We use a fall score. The number dictates a mandatory bed alarm. So, forgetful little old lady from the nursing home gets admitted. She's more stable o her feet than some of the staff, but because she has an iv (reseal only, no active infusion), uses a walker, and is forgetful, she received a high score. Now, the alarm goes off, annoys her, she is now reaching OVER the chair, bending at the awkward angle that we always have to do to get in between the bed and the bedside table on the wall where these are mounted to press the reset button. She resets her own alarm by the time staff can even get there and is off to the bathroom steady on her feet and fast too. Now she's getting bowl prep and is insistent on turning the thing off and cannot remember to call for help. The bed alarm is more of a fall hazard with her trying to turn it off each time than a fall preventer.

This cookie cutter way of assigning fall prevention measures is one of the problems. Some require an individualized approach.

This cookie cutter way of assigning fall prevention measures is one of the problems. Some require an individualized approach.

Absolutely agree. If everyone is a fall risk, then no one is a fall risk if you take my meaning. Use that fall risk score/

Thank you everyone for your input!!

Certainly we use the Morse Fall Risk scoring system diligently; required assessment is once per shift and with changes in LOC/mentation. Nonskid footwear, hourly rounding, 1:1 sitters which are seldom available for use, call lights within reach, moving high risk patients closer to station etc; we are definitely succeeding here (I think?) but still having issues with falls. Last week an AOx4 gentleman (of the non-compliant/obstinate variety) who was very unsteady on his feet tried to help himself to the bathroom, did not call out first, and face-planted into the toilet bowl with an INR >7. A trauma consult and many bags of FFP later... imagine our disdain...

I can see how over-utilizing bed alarms can cause issues especially in our confused patients, however in a 20 bed (very spacious!) acute care unit it is difficult to justify turning them off on the night-shift.

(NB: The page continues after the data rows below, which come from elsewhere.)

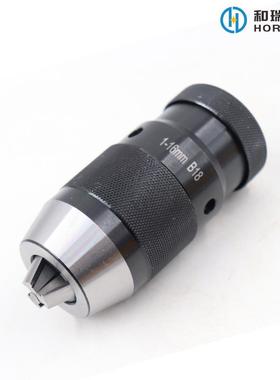 自HRD55820紧钻钻夹头1-13B161-16B18J式6铣床床夹头轻型T重型手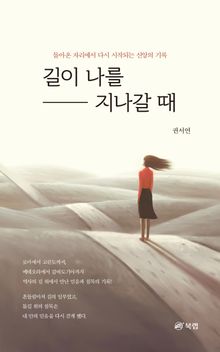 길이 나를 지나갈 때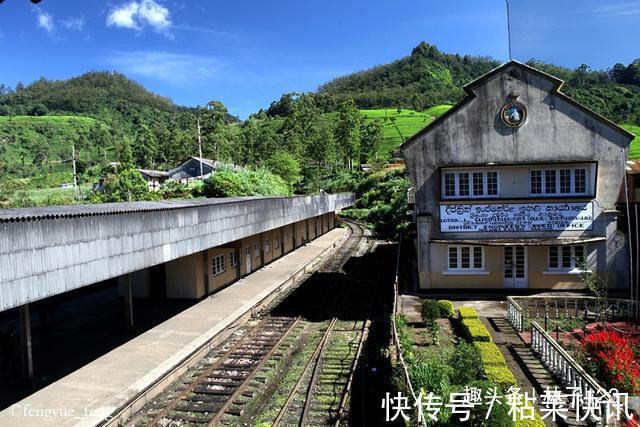 铁路|斯里兰卡高山茶园火车 速度比汽车还慢 挂火车成为一种时尚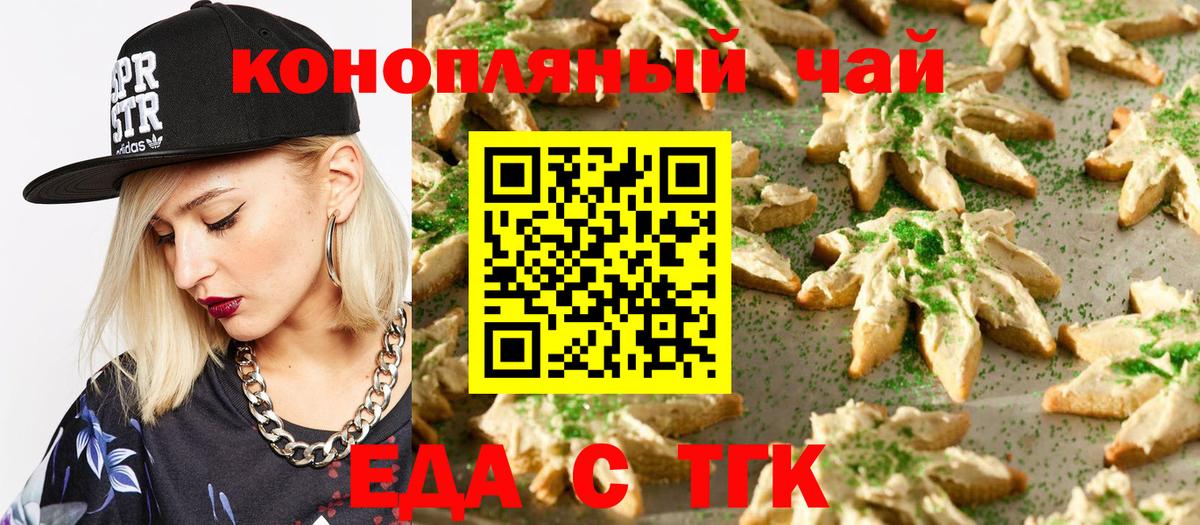 Советск  Canna-Cookies конопля  Вход с VPN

I like the idea of silent alarms; this is something I would like to research further and bring up in quality care meetings, so thank you for that!

We recently implemented (or tried to implement) a strategy utilizing little pink music-notes that we stick on bed-alarmed patients doors to notify staff that they are high risk for falls, in addition to the white (low risk) or yellow (moderate risk) plaques on each patient's door; the thought is that this will prompt staff to round more frequently or double-check those fall prevention strategies during [mandatory] hourly rounds. However, in the acute care setting, we find patients are quick to change LOC and these little music notes are so easy to overlook, not to mention overkill in addition to the fall risk plaques, and after a few weeks of implementing this process it seems we have fallen off the wagon, not that I felt the music notes had much of an impact to begin with.

Falls are going to happen, I just wish they would happen less. Thanks again for your input!

Specializes in Practice educator.

We use Clip in our trust. So if we have a high falls risk bay one person is given 'the clip' which means they can not leave the bay at any point. It can be a tedious brain numbing job but we tend to share it around. It's worked wonders for us. Bed alarms are not effective.

Specializes in Hematology-oncology.

Over half of the falls on our unit have been assisted (patient is walking to the bathroom and knee buckles, or they become weak). We use gait belts and bedside commodes as appropriate to help with this. Bed exit alarms are actually helpful on our unit for the very high risk patients b/c we have 12 bed pods set up as a square with the nursing station in the middle. It literally takes just a few seconds to run to any of the rooms. On my previous floor (a very large, sprawling 39 bed unit with one nursing station), bed exit alarms were practically useless. A lot of it depends on the set up of the unit, and whether responding to alarms is a priority of everyone (and not just assigned staff).